Structure-based drug design starts with a concrete question: what does my target look like in three dimensions, and where does a small molecule bind? Experimental crystallography answers that question definitively but takes months. Computational structure prediction answers it in hours — and the accuracy of modern prediction methods has made that answer reliable enough to base drug design decisions on.
When You Need a Predicted Structure
The Protein Data Bank contains experimental structures for a fraction of the human proteome. For emerging targets, orphan receptors, intrinsically disordered proteins, and novel pathogen proteins, no experimental structure may exist at all. For many others, only a structure of the apo protein is available — without the ligand or conformational change induced by binding.

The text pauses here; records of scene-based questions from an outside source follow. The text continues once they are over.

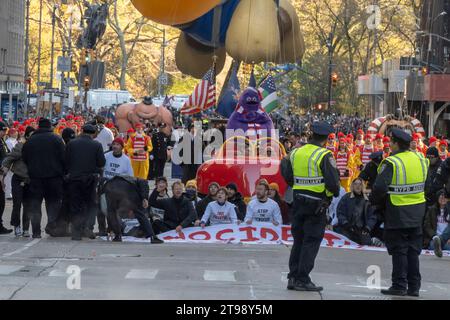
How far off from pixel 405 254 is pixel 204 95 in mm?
18587

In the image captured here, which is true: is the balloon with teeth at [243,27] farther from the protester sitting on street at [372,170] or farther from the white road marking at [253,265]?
the white road marking at [253,265]

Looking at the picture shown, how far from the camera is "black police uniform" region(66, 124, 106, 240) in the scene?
18734 mm

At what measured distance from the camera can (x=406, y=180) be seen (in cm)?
1273

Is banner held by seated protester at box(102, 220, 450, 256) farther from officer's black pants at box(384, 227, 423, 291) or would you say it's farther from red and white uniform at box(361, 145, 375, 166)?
red and white uniform at box(361, 145, 375, 166)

Modern structure prediction has changed what is possible here. Models trained on the relationship between sequence and experimentally determined structure can now predict protein folds with accuracy approaching that of crystallography for many protein classes — and can model protein-ligand and protein-protein complexes that are experimentally difficult to capture.
End-to-End: Prediction to Pose
BioMate runs the complete sequence-to-docking pipeline in one step. Structure prediction generates a high-confidence three-dimensional model of the target. Pocket detection and druggability scoring identify the binding site or confirm the one you specify. Flexible molecular docking then places candidate compounds into the binding site, accounting for receptor flexibility that rigid docking misses — a critical factor for targets where the binding site shape changes significantly on ligand binding.

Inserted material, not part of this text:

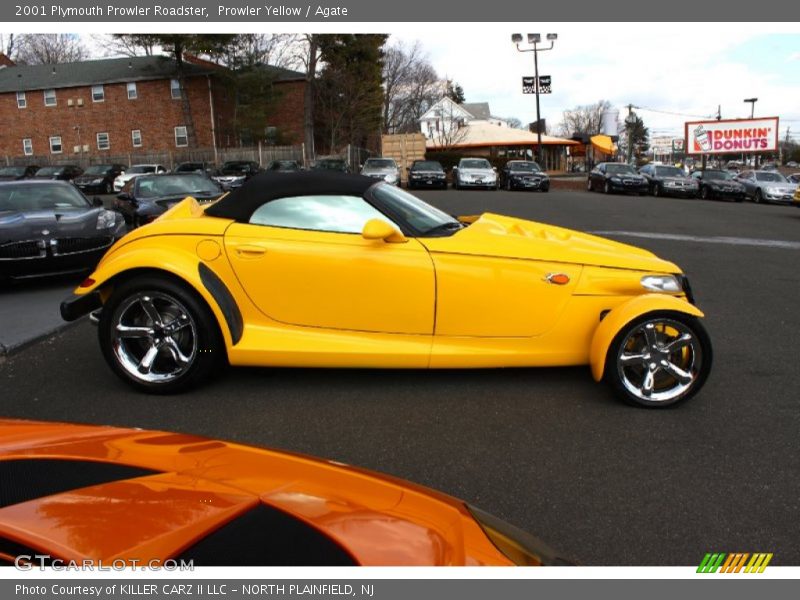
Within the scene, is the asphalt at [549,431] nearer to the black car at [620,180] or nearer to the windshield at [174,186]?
the windshield at [174,186]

"The time from sequence input to a ranked set of docking poses, confidence-annotated and ready for medicinal chemistry review, is measured in hours — not months."
Confidence and Uncertainty
BioMate surfaces the confidence of every prediction alongside the result. Structure prediction confidence scores (per-residue and global) indicate where the model is reliable and where it is uncertain. Docking poses are ranked by multiple scoring functions and flagged when they disagree substantially — a signal that the binding mode prediction may be uncertain and experimental validation is particularly important.

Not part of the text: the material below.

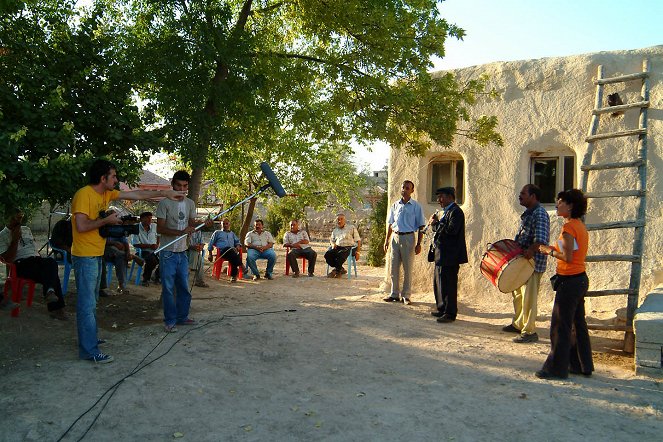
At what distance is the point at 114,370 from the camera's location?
4.45 m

Further reading: AlphaFold Protein Structure Database (EBI/DeepMind), AutoDock molecular docking suite (Scripps Research), RCSB Protein Data Bank, and Jumper et al. 2021 — AlphaFold2 in Nature.
Structure-based design is accessible for any target you can provide a sequence for — not just the fraction of the proteome with solved structures. GPU-accelerated computation on cloud infrastructure means you do not need to wait for computing time or manage hardware.